The setting is feudal Sussex in the thirteenth century, a landscape and society that have changed almost beyond recognition. The power of the Church is at its zenith; yet the King, ruling by divine right, is sovereign, above all.
Ralf Grigg is the young son of a master carpenter whose business failed when Ralf was small. The family have come to live in the seaside village of Mape, where Ralf’s mother was born.
Ralf’s solitary evening walk along the sea-wall is interrupted by the distant sight of someone - a boy of about his own age - trapped in the mud of the saltmarshes. The tide is flooding. There is no time to fetch help.
The decision Ralf makes in that moment has profound and far-reaching consequences, not only for himself and his whole family, but for the lord of the manor, his sovereign, and the ruthless struggle for supremacy between Westminster and Rome.
Synopsis: February 2003
Final draft for electronic publication: February 2008
Extent: 125,773 words
Rated: 5 out of 5 stars
The Tide Mill is an immaculately crafted work of period fiction where love, pain, gritty daily detail, natural beauty, and human ingenuity meld seamlessly into something almost epic. The depth and richness of Herley’s language is always a treat: through his writing, he constantly reminds the reader that the perfect word for the situation is not always the common or expected word. As terse and economical as his prose is, he seems bent on selecting every word for maximum impact, and succeeds over and over again, achieving an exhilarating mix of fast-moving action and rich detail. Herley is one of the few authors who can send me scrambling for the dictionary without seeming as if he’s showing off.

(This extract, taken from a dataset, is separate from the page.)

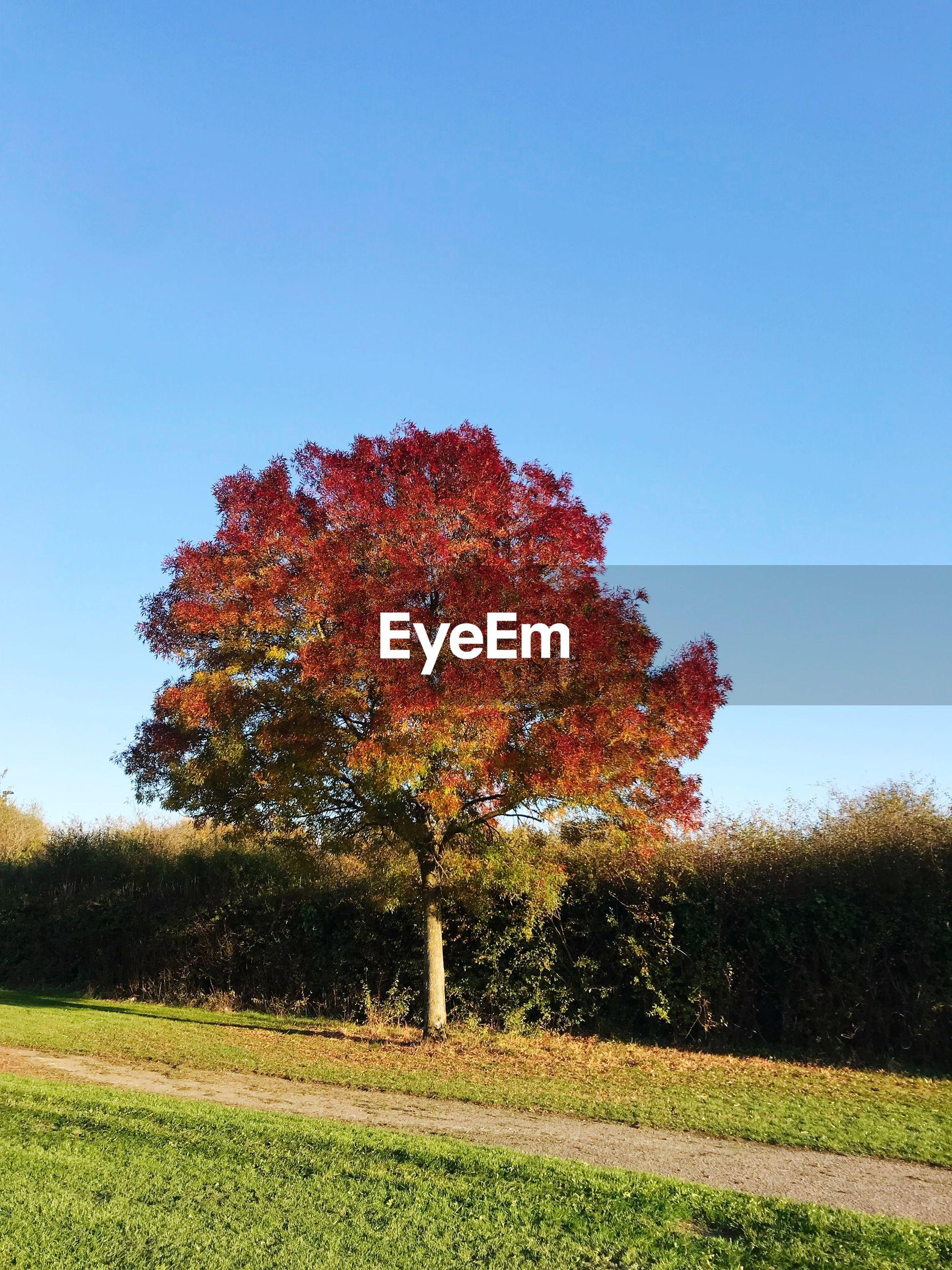 AUTUMN TREE ON FIELD AGAINST CLEAR SKY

Much like the other books of Herley’s that I’ve read, The Tide Mill inspires not primarily because of the ending – which is never uniformly sweet in his books – but because of the characters’ personal journeys. Herley’s protagonists are never static. They err, fail, learn, grow, and eventually achieve a kind of personal redemption that is utterly believable, and The Tide Mill's Ralf Grigg is no exception to this rule.
The Tide Mill is also a love letter to England. Not the urban, tourist England of Big Ben and Buckingham Palace, but a wild, unspoiled England that I’ve never seen but, thanks to Herley’s powers of description, I feel I know. This is another running theme in Herley’s books: in The Penal Colony, the protagonist had to be exiled from civilization to find and appreciate it; in Refuge, it took the death of virtually every human on earth. Even in The Tide Mill, set in a time when England was far more sparsely populated, there’s a hint of mistrust of the city, and a naked affection for the flora, fauna, and geography of the land.
As always, Herley’s level of detail and knowledge of his setting and subject immerse the reader in the world of the story, without ever resorting to didactic, 20 page long "research dumps" - the exposition always propels the story along, rather than slowing it down. Above all, Herley is a craftsman: you feel that he knows his subject, his story, and his characters perfectly, and that every sentence of every paragraph has been meticulously honed. I was shocked to find out that The Tide Mill and Refuge were self-edited, because the pacing and continuity, normally the most obvious victims of self-edited novels, are virtually flawless here. The word "perfectionist" comes to mind.
This is my favorite book of all the ones I’ve read this year, and given the assortment of #1 bestsellers, genre essentials, and literary classics that that entails, I think that’s the highest praise I could give it.